Pull every line that includes the word "Гагарин" from the data.

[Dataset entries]
******************************

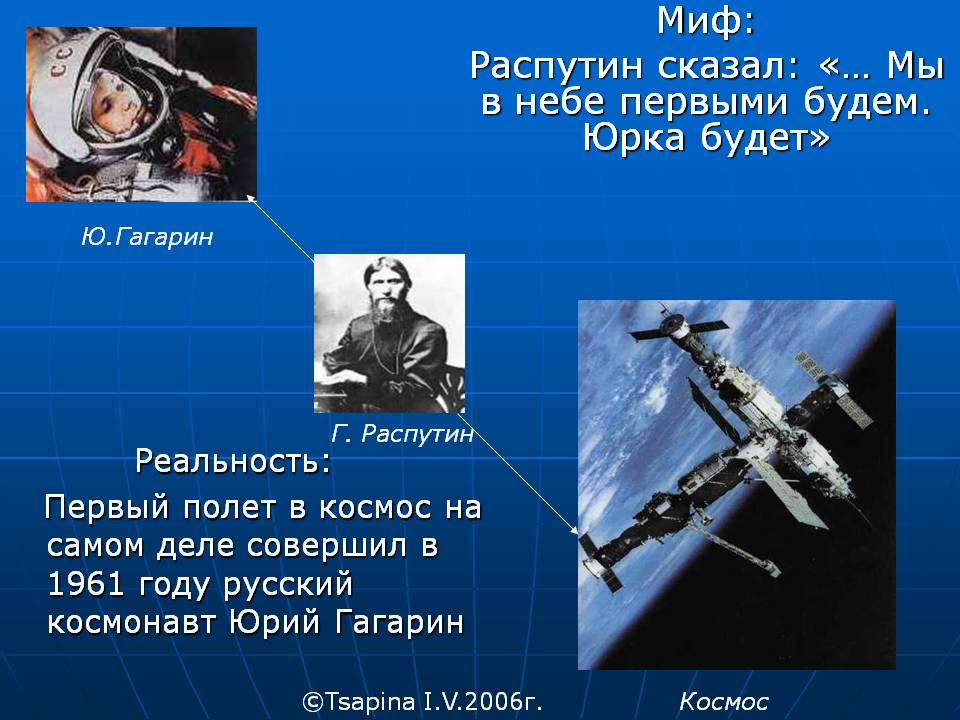 Миф:
Распутин сказал: «… Мы в небе первыми будем. Юрка будет»

Ю.Гагарин

Г. Распутин

Реальность:

Первый полет в космос на самом деле совершил в 1961 году русский космонавт Юрий Гагарин

©Tsapina I.V.2006г.

Космос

******************************

> **TASK OUTPUT**
Ю.Гагарин
Первый полет в космос на самом деле совершил в 1961 году русский космонавт Юрий Гагарин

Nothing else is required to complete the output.